Brazilian and Latin American stocks dipped, Friday, January 20, as investors fretted over the inflationary impact of high oil prices, which surged above US$ 68 a barrel in New York.
Oil prices have been driven higher by recent violence in Nigeria, diplomatic tension over Iran’s nuclear program and worries about terrorist attacks. Shares were also pressured by profit taking following strong gains in regional markets.
Brazil’s Bovespa Index sank 163.54 points, or 0.44%. Mexico’s benchmark Bolsa Index dropped 175.22 points, or 0.95%, while Argentina’s Merval Index added 0.7 point, or 0.04%.
Brazilian stocks slumped, as a further run-up in oil prices prompted investors to take some profits following yesterday’s strong gains on enthusiasm over a 75-basis-point cut in interest rates by Brazil’s central bank January 18.
Rising global oil prices have fueled concerns about increased inflationary pressure in Brazil, which would diminish chances for an acceleration of local interest-rate cuts.
In corporate news, the board of directors of aircraft maker Embraer approved the company’s reorganization plan for its share structure.
Under the plan, Embraer will launch all its stocks on the Novo Mercado on the São Paulo Stock Exchange and American Depositary Shares on the New York Stock Exchange. The restructuring is aimed at increasing company transparency and liquidity.
Paper and pulp company Votorantim Celulose e Papel S.A. said it expects a 6% rise in pulp sales in 2006 and a 2% gain in paper sales. Earlier this week, VCP posted net 2005 profits of 549 million reais, down from 790 million reais in 2004.
Meanwhile, a major Wall Street bank increased its investment in Itaú in its Latin American model portfolio, citing clear earnings visibility, earnings growth upside and attractive valuation.
In other developments, a poll conducted by the Public Opinion Research Institute showed that Brazilian President Luiz Inácio Lula da Silva has regained some of his lost popularity and would win upcoming elections in a hypothetical matchup against São Paulo Mayor José Serra. The poll indicated that Lula would beat Serra 35% to 31%.
Elsewhere, Mexican shares dropped amid a mixed batch of local market news. Citigroup’s Mexican unit Banamex said its fourth-quarter net profit fell 13% in the fourth quarter to US$ 399 million. Revenue rose 15% to US$ 1.46 billion.
Meanwhile, cement maker Cemex was in focus a day after the U.S. and Mexico reached a trade agreement aimed at resolving the two countries’ long-running dispute over cement tariffs.
In research, a major investment bank reduced its exposure to Mexican equities to "underweight" from "neutral," saying "Mexico’s corporate and economic outlook does not justify the valuation premium it currently enjoys.
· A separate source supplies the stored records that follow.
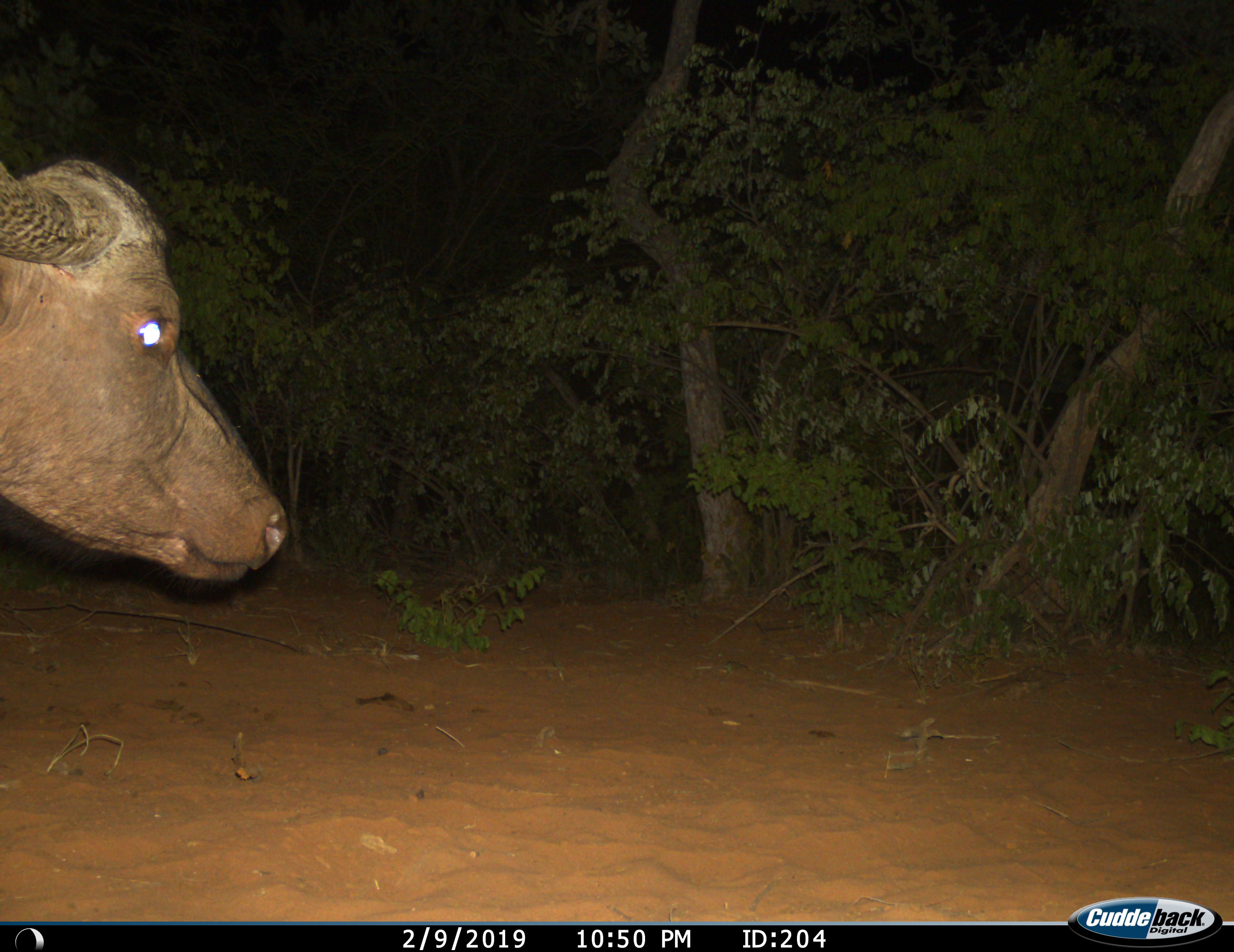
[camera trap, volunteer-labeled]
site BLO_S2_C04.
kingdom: Animalia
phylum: Chordata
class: Mammalia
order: Artiodactyla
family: Bovidae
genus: Syncerus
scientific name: Syncerus caffer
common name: african buffalo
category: buffalo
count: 1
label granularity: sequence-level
The bank also upgraded Chilean stocks to "neutral" from "underweight."
Argentine issues inched higher, supported by further gains in seamless steel tubemaker Tenaris after the company’s shares were upgraded by a major investment bank yesterday to "overweight" from "equal weight."
Also helping to keep the market afloat, Petrobras Energia Participaciones climbed after the planning manager of the oil giant’s operating unit, Petrobras Energia, was quoted in a local newspaper today as saying the company will invest US$ 261 million in hydrocarbons production this year. That would be a 20% increase from 2005.
On the economic front, Argentina’s Treasury Secretariat reported that Argentina posted a primary surplus of 19.62 billion pesos for all of 2005. The result for December was a surplus of 23.4 million pesos, compared to a year- earlier deficit of 2.063 billion pesos.